● READING PASSAGE:
=====

I also find it really annoying that Dapol and Farish insist on duplicating so many. Yet neither brand has done "ONE" pink, any of the Maritime locos; either 66727 or any of the DB "Maritime Intermodal" ones. We're also missing 66723 "Chinook", Charity Railtours, NWT etc. I think Dapol are doing "Pride of GBRf" with Gaugemaster aren't they?
Simply collectors - happily pay premium prices for pretty coloured one offs... Modellers want the 'standard' common liveries, but seemingly expect at least 50% off RRP...
Well thought I would give another perspective and that's from one of the manufactures of the class 66!
While they have no issue in doing "standard" liveries the length of time it has taken their last 2 batches to clear the sell they felt that there needed to be a dwell period before doing more of the same and well there are plenty of unique liveries to go at and they do sell better.
Which in a business sense makes perfect sense really no point producing more of the same if its not selling as well and why not chance the unique liveries people may be paying to get resprayed....
But I don't subscribe to people paying a premium for unique liveries in the case of the class 66s if you look at Rails both the Farish class 66s 1 standard and 1 unique both are £127.46 and the upcoming dapol class 66s which are all unique are £96.77, the only actual one coming up at a different price that isn't sold out is the upcoming Gaugemaster Pride class 66 which only £2 more than the last guagemaster commission and given rising costs is on par really.

=====

● SUPPLIED MATERIAL:
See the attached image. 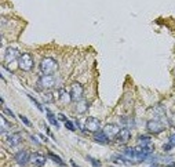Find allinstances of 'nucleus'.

=====

● REQUIREMENT: Reproduce the stretch of the class 66 livery discussion from "I also find" through "do sell better.", word for word.

● OUTPUT FOR THIS TASK:
I also find it really annoying that Dapol and Farish insist on duplicating so many. Yet neither brand has done "ONE" pink, any of the Maritime locos; either 66727 or any of the DB "Maritime Intermodal" ones. We're also missing 66723 "Chinook", Charity Railtours, NWT etc. I think Dapol are doing "Pride of GBRf" with Gaugemaster aren't they?
Simply collectors - happily pay premium prices for pretty coloured one offs... Modellers want the 'standard' common liveries, but seemingly expect at least 50% off RRP...
Well thought I would give another perspective and that's from one of the manufactures of the class 66!
While they have no issue in doing "standard" liveries the length of time it has taken their last 2 batches to clear the sell they felt that there needed to be a dwell period before doing more of the same and well there are plenty of unique liveries to go at and they do sell better.